The Constitution states that a person is not qualified to be appointed as Attorney-General unless he or she is admitted as legal practitioner in Fiji and has had not less than 15 years post admission practice as a legal practitioner in Fiji.
"And has not been found guilty of any disciplinary proceedings involving legal practitioners whether in Fiji or abroad, including any proceedings by the Independent Legal Services Commission or any proceeding under the law governing legal practitioners, barristers and solicitors prior to the establishment of the Independent Legal Services Commission," the new Constitution stated.
Also, if the Prime Minister considers that there are no members of Parliament who belong to the Prime Minister's political party, belong to any political party in collation with the Prime Minister's political party or are independent candidates who support the Prime Minister, who are qualified, suitable or available to be appointed as the Attorney-General, then the Prime Minister may appoint a person who is not a member of parliament as the Attorney-General, the Constitution states.

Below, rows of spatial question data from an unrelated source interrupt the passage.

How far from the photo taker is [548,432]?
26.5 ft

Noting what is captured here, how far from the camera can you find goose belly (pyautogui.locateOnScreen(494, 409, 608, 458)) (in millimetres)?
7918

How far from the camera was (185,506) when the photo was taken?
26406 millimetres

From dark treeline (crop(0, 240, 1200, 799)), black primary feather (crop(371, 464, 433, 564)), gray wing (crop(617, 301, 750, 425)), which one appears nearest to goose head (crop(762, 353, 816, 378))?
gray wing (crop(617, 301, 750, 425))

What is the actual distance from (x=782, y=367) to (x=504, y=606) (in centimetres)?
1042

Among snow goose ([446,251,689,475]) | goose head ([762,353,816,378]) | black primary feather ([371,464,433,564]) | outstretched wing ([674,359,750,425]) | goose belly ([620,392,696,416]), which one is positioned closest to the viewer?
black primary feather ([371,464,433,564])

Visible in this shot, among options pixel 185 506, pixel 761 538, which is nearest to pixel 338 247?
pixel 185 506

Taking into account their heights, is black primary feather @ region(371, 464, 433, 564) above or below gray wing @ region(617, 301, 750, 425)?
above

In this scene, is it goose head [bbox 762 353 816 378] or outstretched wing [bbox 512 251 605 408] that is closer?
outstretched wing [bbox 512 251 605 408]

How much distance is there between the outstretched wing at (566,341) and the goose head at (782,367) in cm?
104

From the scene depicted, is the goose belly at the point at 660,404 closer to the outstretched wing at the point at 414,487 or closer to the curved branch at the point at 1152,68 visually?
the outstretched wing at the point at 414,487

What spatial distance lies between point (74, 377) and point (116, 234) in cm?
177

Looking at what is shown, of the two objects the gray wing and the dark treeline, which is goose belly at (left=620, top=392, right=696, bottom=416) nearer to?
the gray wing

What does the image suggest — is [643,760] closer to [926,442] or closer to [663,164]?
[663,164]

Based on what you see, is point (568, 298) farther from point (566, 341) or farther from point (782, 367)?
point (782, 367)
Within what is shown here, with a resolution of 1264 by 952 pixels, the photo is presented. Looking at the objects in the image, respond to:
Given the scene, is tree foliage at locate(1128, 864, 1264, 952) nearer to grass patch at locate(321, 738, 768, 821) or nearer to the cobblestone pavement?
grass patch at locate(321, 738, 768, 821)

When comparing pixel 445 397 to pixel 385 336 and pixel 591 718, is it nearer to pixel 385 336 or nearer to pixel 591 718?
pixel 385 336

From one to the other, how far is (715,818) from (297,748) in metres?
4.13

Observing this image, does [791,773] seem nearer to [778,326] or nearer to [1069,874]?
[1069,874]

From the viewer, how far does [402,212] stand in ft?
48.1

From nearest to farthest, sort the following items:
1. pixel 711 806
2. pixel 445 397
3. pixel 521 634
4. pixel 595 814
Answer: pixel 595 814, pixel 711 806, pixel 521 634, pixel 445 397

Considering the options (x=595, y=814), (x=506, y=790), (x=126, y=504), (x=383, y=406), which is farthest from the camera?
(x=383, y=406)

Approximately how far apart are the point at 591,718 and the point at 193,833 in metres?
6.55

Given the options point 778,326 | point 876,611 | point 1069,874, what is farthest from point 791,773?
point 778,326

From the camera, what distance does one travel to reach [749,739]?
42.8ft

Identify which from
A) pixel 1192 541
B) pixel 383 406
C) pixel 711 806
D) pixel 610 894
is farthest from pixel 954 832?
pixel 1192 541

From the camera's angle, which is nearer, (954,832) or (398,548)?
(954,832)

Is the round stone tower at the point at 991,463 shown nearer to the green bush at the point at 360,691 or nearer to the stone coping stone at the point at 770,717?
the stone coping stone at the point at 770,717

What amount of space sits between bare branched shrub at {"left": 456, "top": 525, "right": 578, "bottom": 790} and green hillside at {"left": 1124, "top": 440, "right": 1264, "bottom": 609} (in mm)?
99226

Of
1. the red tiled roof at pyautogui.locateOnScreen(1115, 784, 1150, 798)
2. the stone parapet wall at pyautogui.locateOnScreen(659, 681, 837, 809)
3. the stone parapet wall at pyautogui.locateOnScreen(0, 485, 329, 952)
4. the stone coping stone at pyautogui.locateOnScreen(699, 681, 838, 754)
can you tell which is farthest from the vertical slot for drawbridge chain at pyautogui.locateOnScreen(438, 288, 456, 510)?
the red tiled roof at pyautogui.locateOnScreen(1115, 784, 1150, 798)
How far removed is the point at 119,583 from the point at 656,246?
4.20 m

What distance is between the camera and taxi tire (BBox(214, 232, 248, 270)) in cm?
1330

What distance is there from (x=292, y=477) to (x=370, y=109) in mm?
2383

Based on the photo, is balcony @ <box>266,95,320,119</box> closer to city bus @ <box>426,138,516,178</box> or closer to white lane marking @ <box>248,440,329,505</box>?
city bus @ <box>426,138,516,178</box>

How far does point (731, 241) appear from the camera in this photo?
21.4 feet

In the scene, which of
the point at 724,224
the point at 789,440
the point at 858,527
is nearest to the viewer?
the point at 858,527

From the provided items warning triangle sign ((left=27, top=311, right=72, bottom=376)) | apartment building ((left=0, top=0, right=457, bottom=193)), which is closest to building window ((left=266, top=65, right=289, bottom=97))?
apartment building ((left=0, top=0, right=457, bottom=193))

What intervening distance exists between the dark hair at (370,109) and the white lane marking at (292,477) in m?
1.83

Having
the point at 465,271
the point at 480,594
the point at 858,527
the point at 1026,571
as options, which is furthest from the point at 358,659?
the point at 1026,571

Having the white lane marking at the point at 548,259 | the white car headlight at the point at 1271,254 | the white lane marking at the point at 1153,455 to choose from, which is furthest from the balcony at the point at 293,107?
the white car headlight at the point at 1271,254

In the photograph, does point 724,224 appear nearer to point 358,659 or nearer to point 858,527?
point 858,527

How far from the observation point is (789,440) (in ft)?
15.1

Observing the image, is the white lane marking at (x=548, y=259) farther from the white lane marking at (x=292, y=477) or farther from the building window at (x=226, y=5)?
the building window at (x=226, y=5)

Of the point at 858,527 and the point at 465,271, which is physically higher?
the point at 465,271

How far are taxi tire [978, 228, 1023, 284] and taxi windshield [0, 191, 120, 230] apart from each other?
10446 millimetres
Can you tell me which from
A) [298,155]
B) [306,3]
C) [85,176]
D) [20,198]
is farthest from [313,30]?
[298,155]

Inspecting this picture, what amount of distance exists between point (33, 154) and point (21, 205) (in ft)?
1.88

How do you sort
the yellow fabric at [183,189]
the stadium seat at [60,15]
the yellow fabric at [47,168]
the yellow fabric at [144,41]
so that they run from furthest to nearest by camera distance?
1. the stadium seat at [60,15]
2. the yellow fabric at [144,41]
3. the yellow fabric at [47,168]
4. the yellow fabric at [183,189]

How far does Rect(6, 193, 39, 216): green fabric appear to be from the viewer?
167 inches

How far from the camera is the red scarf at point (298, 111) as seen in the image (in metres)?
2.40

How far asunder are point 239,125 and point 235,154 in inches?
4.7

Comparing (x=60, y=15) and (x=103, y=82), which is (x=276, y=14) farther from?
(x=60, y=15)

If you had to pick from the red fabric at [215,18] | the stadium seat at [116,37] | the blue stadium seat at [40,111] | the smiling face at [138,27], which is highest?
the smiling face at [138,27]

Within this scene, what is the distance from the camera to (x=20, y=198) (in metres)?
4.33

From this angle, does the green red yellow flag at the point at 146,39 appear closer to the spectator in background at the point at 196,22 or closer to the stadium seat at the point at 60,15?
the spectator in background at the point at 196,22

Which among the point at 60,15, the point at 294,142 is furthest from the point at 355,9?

The Constitution states that this would be done if the person is a legal practitioner who is qualified to be appointed as the Attorney-General and is qualified to be a candidate for election to Parliament under section 56.
The new Constitution also states that a person appointed as the Attorney-General under subsection (3) shall be entitled to take part in Cabinet as a Minister and to sit in Parliament, provided that he or she not be eligible to vote in Parliament.
The Constitution states that any person appointed as the Attorney-General must not, during the term of his or her appointment, practice as a legal practitioner in a law firm or have any interest in a law firm or have any law firm practice under his or her name.